What to do:
Before returning the data, strip out the pictures and keep everything else exactly the same.

Data extract:
%%

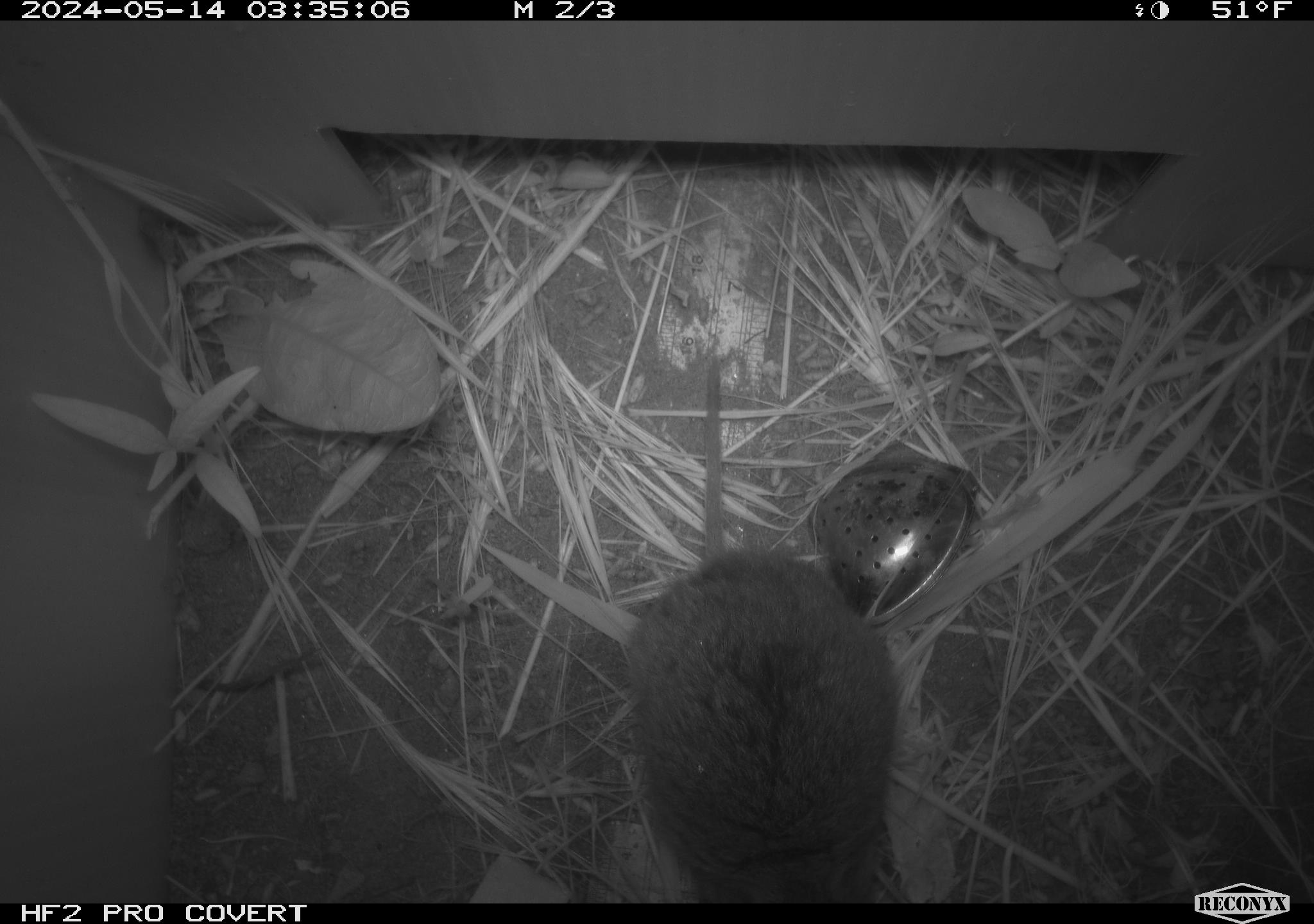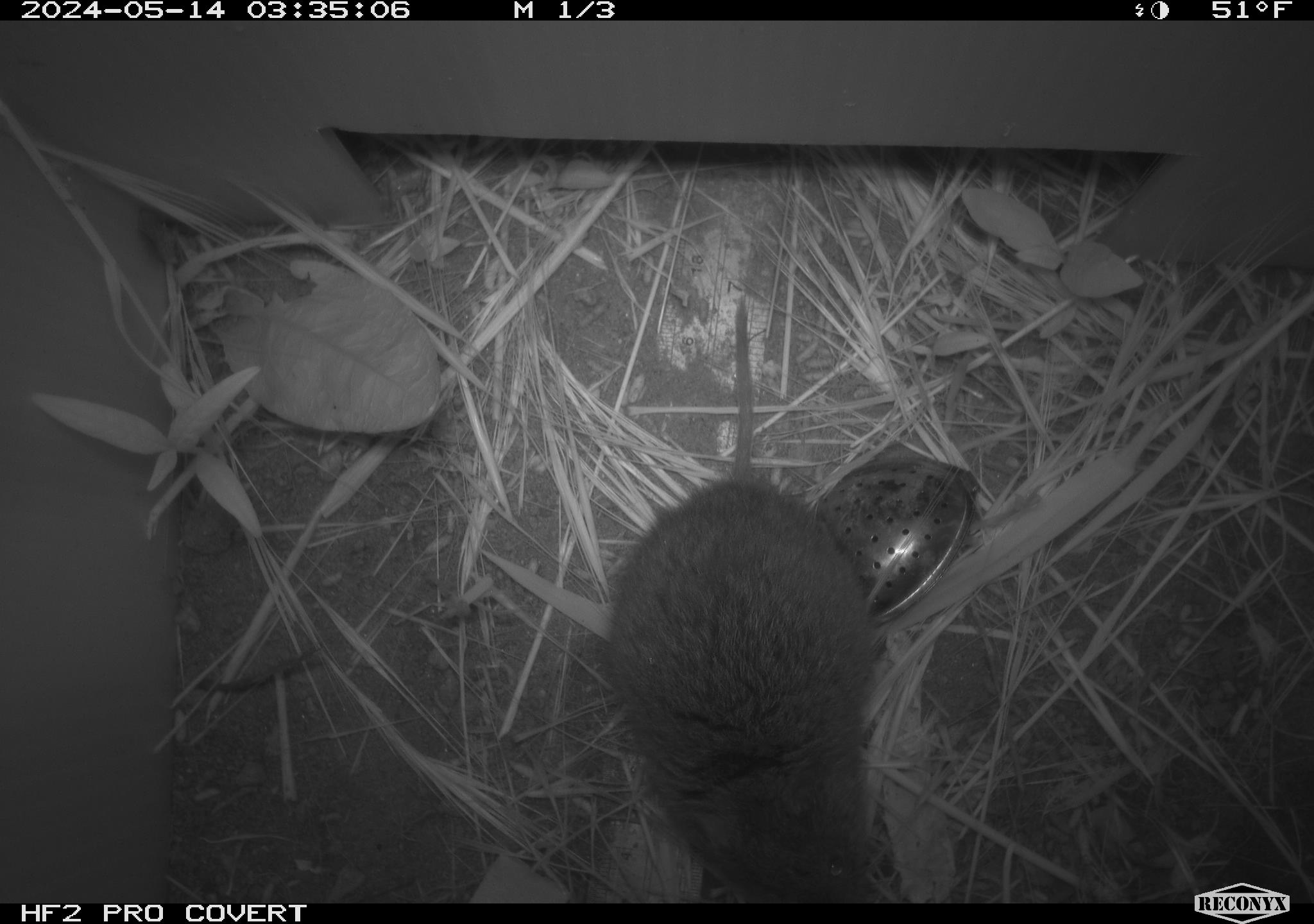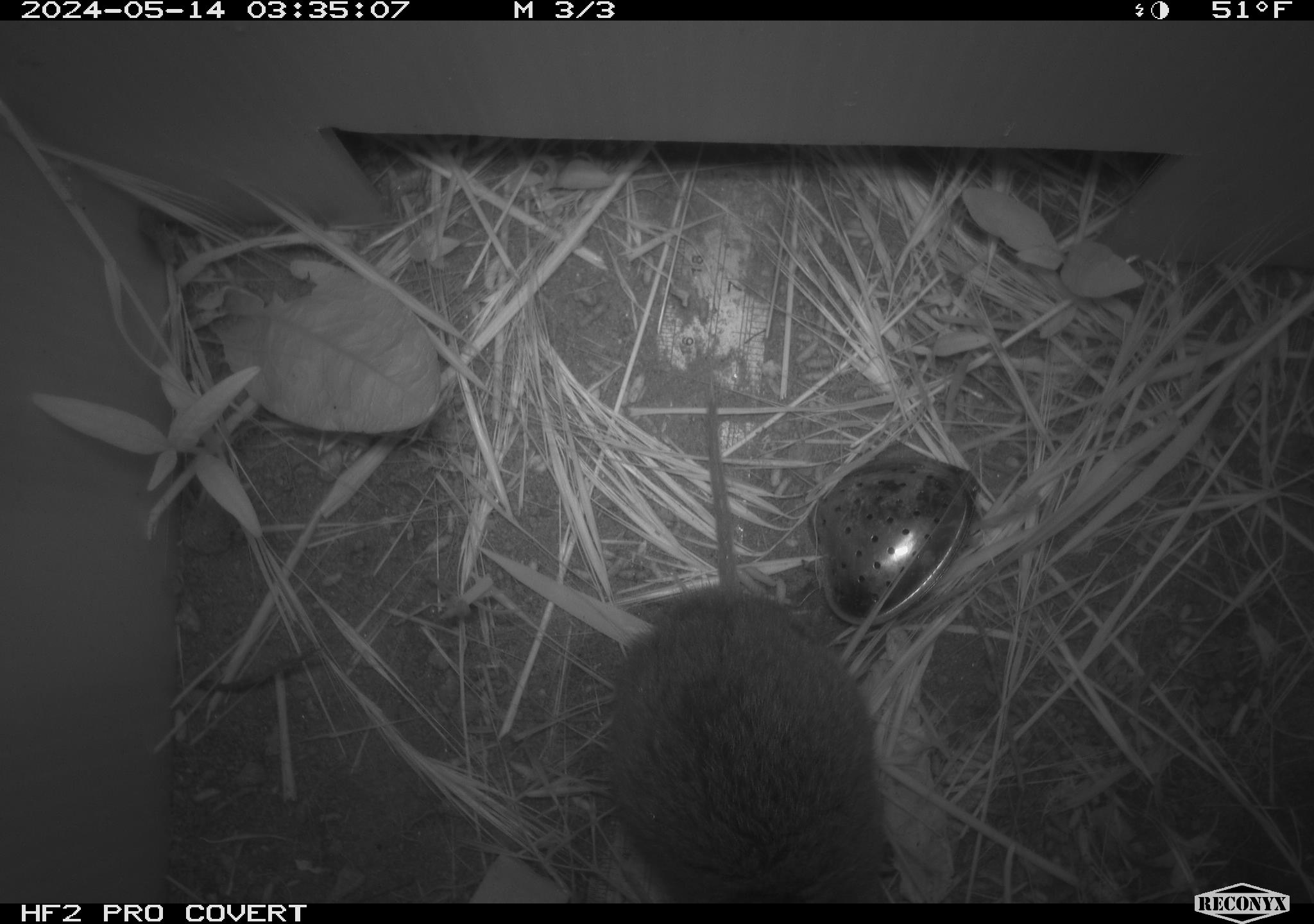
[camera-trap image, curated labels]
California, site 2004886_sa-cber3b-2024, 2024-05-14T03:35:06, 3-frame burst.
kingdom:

%%

Expected output:
[camera-trap image, curated labels]
California, site 2004886_sa-cber3b-2024, 2024-05-14T03:35:06, 3-frame burst.
kingdom:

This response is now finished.